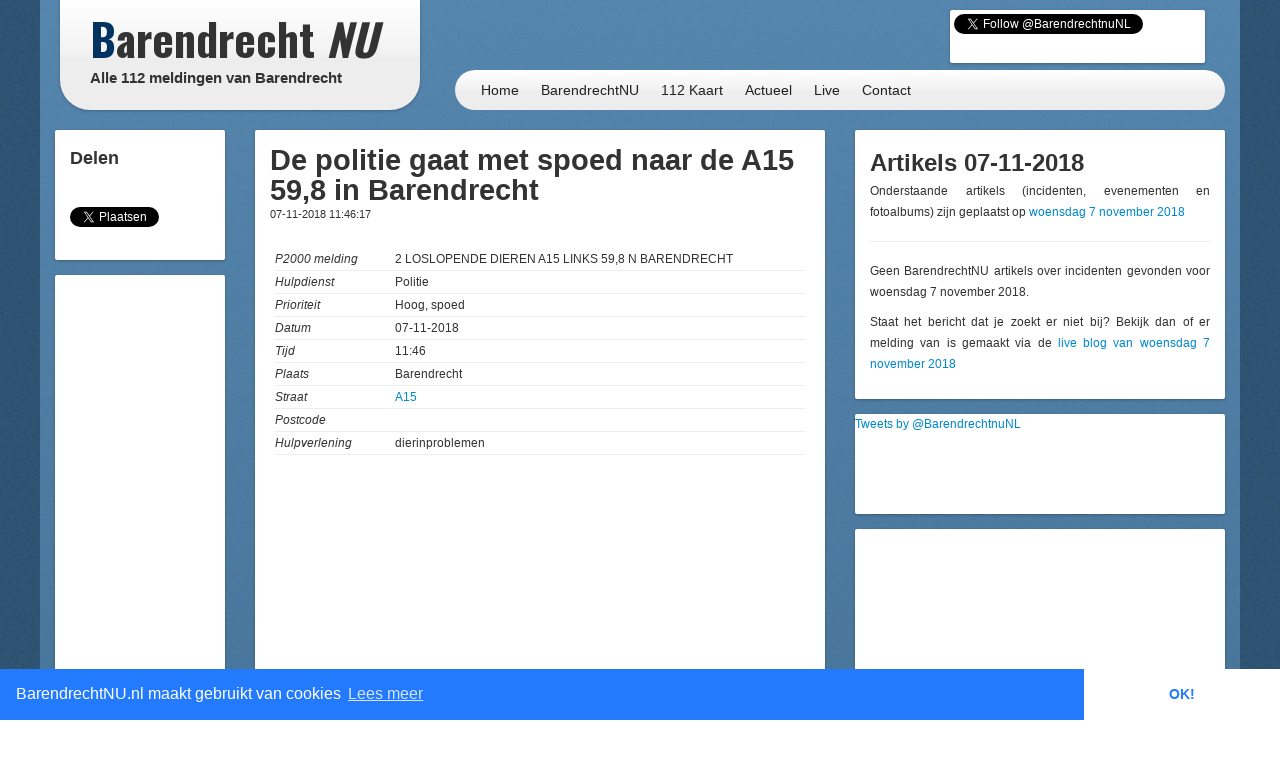

--- FILE ---
content_type: text/html; charset=utf-8
request_url: https://www.google.com/recaptcha/api2/aframe
body_size: 267
content:
<!DOCTYPE HTML><html><head><meta http-equiv="content-type" content="text/html; charset=UTF-8"></head><body><script nonce="iNqvu16huALnKDn31gR0MQ">/** Anti-fraud and anti-abuse applications only. See google.com/recaptcha */ try{var clients={'sodar':'https://pagead2.googlesyndication.com/pagead/sodar?'};window.addEventListener("message",function(a){try{if(a.source===window.parent){var b=JSON.parse(a.data);var c=clients[b['id']];if(c){var d=document.createElement('img');d.src=c+b['params']+'&rc='+(localStorage.getItem("rc::a")?sessionStorage.getItem("rc::b"):"");window.document.body.appendChild(d);sessionStorage.setItem("rc::e",parseInt(sessionStorage.getItem("rc::e")||0)+1);localStorage.setItem("rc::h",'1762562732945');}}}catch(b){}});window.parent.postMessage("_grecaptcha_ready", "*");}catch(b){}</script></body></html>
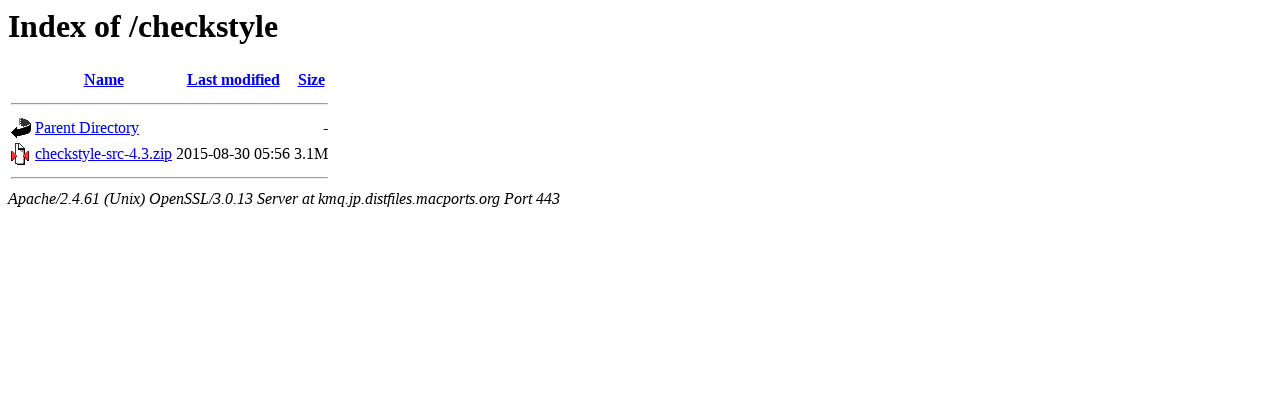

--- FILE ---
content_type: text/html;charset=UTF-8
request_url: https://kmq.jp.distfiles.macports.org/checkstyle/
body_size: 988
content:
<!DOCTYPE HTML PUBLIC "-//W3C//DTD HTML 3.2 Final//EN">
<html>
 <head>
  <title>Index of /checkstyle</title>
 </head>
 <body>
<h1>Index of /checkstyle</h1>
  <table>
   <tr><th valign="top"><img src="/icons/blank.gif" alt="[ICO]"></th><th><a href="?C=N;O=D">Name</a></th><th><a href="?C=M;O=A">Last modified</a></th><th><a href="?C=S;O=A">Size</a></th></tr>
   <tr><th colspan="4"><hr></th></tr>
<tr><td valign="top"><a href="/"><img src="/icons/back.gif" alt="[PARENTDIR]"></a></td><td><a href="/">Parent Directory</a></td><td>&nbsp;</td><td align="right">  - </td></tr>
<tr><td valign="top"><a href="checkstyle-src-4.3.zip"><img src="/icons/compressed.gif" alt="[   ]"></a></td><td><a href="checkstyle-src-4.3.zip">checkstyle-src-4.3.zip</a></td><td align="right">2015-08-30 05:56  </td><td align="right">3.1M</td></tr>
   <tr><th colspan="4"><hr></th></tr>
</table>
<address>Apache/2.4.61 (Unix) OpenSSL/3.0.13 Server at kmq.jp.distfiles.macports.org Port 443</address>
</body></html>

━━━━━━━━

Using the records above, count the lines that hold the string "recaptcha", and give back only the result.

▶ [Response box]:
2